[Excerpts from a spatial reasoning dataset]
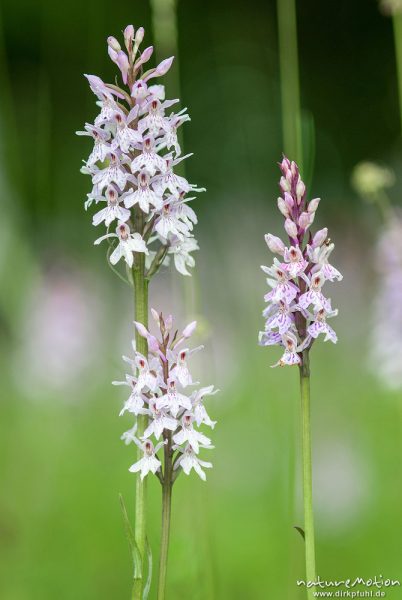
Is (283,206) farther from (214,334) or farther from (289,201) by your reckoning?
(214,334)

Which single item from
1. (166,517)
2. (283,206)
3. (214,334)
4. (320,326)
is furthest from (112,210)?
(214,334)

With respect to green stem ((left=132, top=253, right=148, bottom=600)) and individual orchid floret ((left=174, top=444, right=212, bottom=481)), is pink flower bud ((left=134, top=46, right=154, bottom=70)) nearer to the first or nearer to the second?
green stem ((left=132, top=253, right=148, bottom=600))

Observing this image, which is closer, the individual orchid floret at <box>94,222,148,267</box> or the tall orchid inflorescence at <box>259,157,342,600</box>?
the tall orchid inflorescence at <box>259,157,342,600</box>

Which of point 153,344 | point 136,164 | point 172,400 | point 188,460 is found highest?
point 136,164

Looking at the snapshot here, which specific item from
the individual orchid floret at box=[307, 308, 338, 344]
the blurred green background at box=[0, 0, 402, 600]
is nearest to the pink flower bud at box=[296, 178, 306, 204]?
the individual orchid floret at box=[307, 308, 338, 344]


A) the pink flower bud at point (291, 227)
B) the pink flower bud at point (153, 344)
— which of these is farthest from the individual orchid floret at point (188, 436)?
the pink flower bud at point (291, 227)

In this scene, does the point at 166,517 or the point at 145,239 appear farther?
the point at 145,239
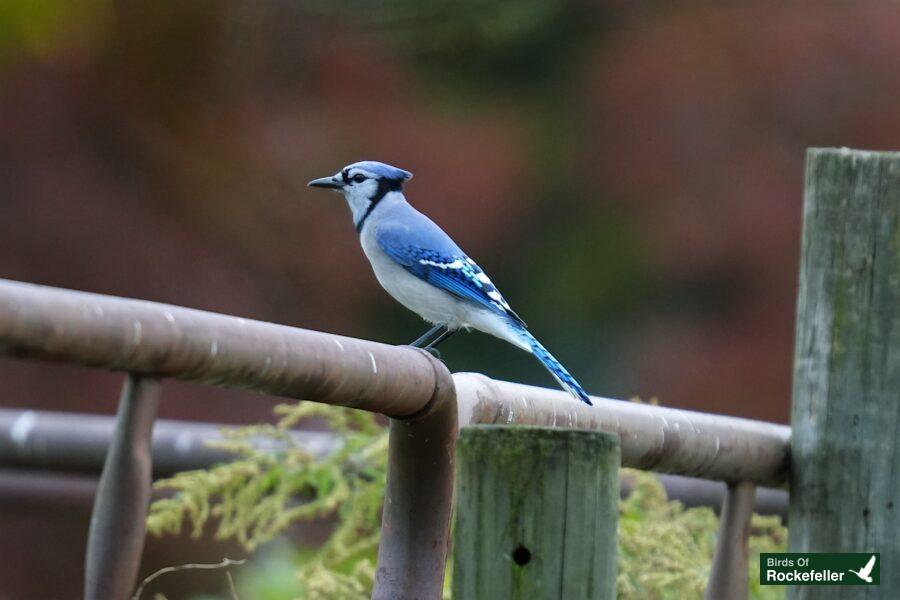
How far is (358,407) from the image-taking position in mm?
1425

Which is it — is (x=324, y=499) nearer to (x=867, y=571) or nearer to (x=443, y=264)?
(x=443, y=264)

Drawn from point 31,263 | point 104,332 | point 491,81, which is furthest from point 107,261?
point 104,332

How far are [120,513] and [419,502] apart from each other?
1.44ft

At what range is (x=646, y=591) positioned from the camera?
2.24 m

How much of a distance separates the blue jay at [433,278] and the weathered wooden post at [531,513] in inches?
57.2

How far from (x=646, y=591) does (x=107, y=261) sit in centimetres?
299

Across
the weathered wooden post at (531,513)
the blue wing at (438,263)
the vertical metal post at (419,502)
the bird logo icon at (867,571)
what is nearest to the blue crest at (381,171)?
the blue wing at (438,263)

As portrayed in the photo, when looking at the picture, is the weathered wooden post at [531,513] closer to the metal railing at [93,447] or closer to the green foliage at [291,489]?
the green foliage at [291,489]

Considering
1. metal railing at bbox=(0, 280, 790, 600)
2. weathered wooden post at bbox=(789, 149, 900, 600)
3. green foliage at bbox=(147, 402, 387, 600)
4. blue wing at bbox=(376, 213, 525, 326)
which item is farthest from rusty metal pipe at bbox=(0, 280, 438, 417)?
blue wing at bbox=(376, 213, 525, 326)

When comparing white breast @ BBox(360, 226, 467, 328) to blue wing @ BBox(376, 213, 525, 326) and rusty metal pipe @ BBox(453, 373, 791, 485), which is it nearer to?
blue wing @ BBox(376, 213, 525, 326)

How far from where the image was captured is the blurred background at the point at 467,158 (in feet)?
16.1

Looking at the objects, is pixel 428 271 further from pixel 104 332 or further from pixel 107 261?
pixel 107 261

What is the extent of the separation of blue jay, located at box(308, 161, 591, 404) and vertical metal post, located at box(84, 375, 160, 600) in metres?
1.55

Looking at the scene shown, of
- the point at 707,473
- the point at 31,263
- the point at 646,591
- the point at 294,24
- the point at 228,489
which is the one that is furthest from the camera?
the point at 294,24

▸ **Work to do**:
Rewrite all of the material above with "old wooden post" substituted for every occurrence of "weathered wooden post" and nothing else changed. Omit the pictures.

▸ **Final result**:
Is (283,206) farther from (214,334) or farther from (289,201) by your reckoning?
(214,334)

Which single item from
1. (166,517)
2. (283,206)
3. (214,334)
4. (320,326)
is furthest from (112,210)?
(214,334)

With respect to green stem ((left=132, top=253, right=148, bottom=600)) and individual orchid floret ((left=174, top=444, right=212, bottom=481)), is pink flower bud ((left=134, top=46, right=154, bottom=70)) nearer to the first or nearer to the second?
green stem ((left=132, top=253, right=148, bottom=600))

Observing this image, which is closer, the individual orchid floret at <box>94,222,148,267</box> or the tall orchid inflorescence at <box>259,157,342,600</box>?
the tall orchid inflorescence at <box>259,157,342,600</box>

Which of point 153,344 | point 136,164 | point 172,400 | point 188,460 is found highest?
point 136,164

Looking at the snapshot here, which specific item from
the individual orchid floret at box=[307, 308, 338, 344]
the blurred green background at box=[0, 0, 402, 600]
is nearest to the pink flower bud at box=[296, 178, 306, 204]?
the individual orchid floret at box=[307, 308, 338, 344]


A) the pink flower bud at point (291, 227)
B) the pink flower bud at point (153, 344)
— which of these is farthest from the individual orchid floret at point (188, 436)?
the pink flower bud at point (291, 227)

In this scene, does the point at 166,517 or the point at 145,239 appear farther?
the point at 145,239
How far is (358,407) from the image-taking position in mm?
1425

Which is it — is (x=324, y=499) nearer to (x=867, y=571) or nearer to (x=443, y=264)?
(x=443, y=264)

Drawn from point 31,263 | point 104,332 | point 491,81, which is furthest from point 107,261?
point 104,332

How far are [120,513] and [419,502] apart from each other?
1.44ft

At what range is (x=646, y=591) positioned from the camera?
2.24 m

How much of a distance separates the blue jay at [433,278] and the old wooden post at [531,513] in inches?
57.2

How far from (x=646, y=591) does (x=107, y=261) sit in centimetres?
299

Across
the old wooden post at (531,513)
the blue wing at (438,263)
the vertical metal post at (419,502)
the bird logo icon at (867,571)
what is nearest to the blue crest at (381,171)?
the blue wing at (438,263)

As portrayed in the photo, when looking at the picture, is the old wooden post at [531,513] closer to the metal railing at [93,447] or closer to the green foliage at [291,489]?
the green foliage at [291,489]

Considering
1. metal railing at bbox=(0, 280, 790, 600)
2. old wooden post at bbox=(789, 149, 900, 600)
3. green foliage at bbox=(147, 402, 387, 600)
4. blue wing at bbox=(376, 213, 525, 326)
which item is farthest from rusty metal pipe at bbox=(0, 280, 438, 417)?
blue wing at bbox=(376, 213, 525, 326)

When comparing white breast @ BBox(360, 226, 467, 328) to blue wing @ BBox(376, 213, 525, 326) and rusty metal pipe @ BBox(453, 373, 791, 485), which is it nearer to?
blue wing @ BBox(376, 213, 525, 326)

How far from where the image was captured is the blurred background at the point at 467,158 (in feet)?
16.1

Looking at the objects, is pixel 428 271 further from pixel 104 332 or further from pixel 107 261?
pixel 107 261

What is the extent of the separation of blue jay, located at box(308, 161, 591, 404) and vertical metal post, located at box(84, 375, 160, 600) in metres?
1.55

Looking at the scene shown, of
- the point at 707,473
- the point at 31,263
- the point at 646,591
- the point at 294,24
- the point at 228,489
which is the one that is furthest from the camera?
the point at 294,24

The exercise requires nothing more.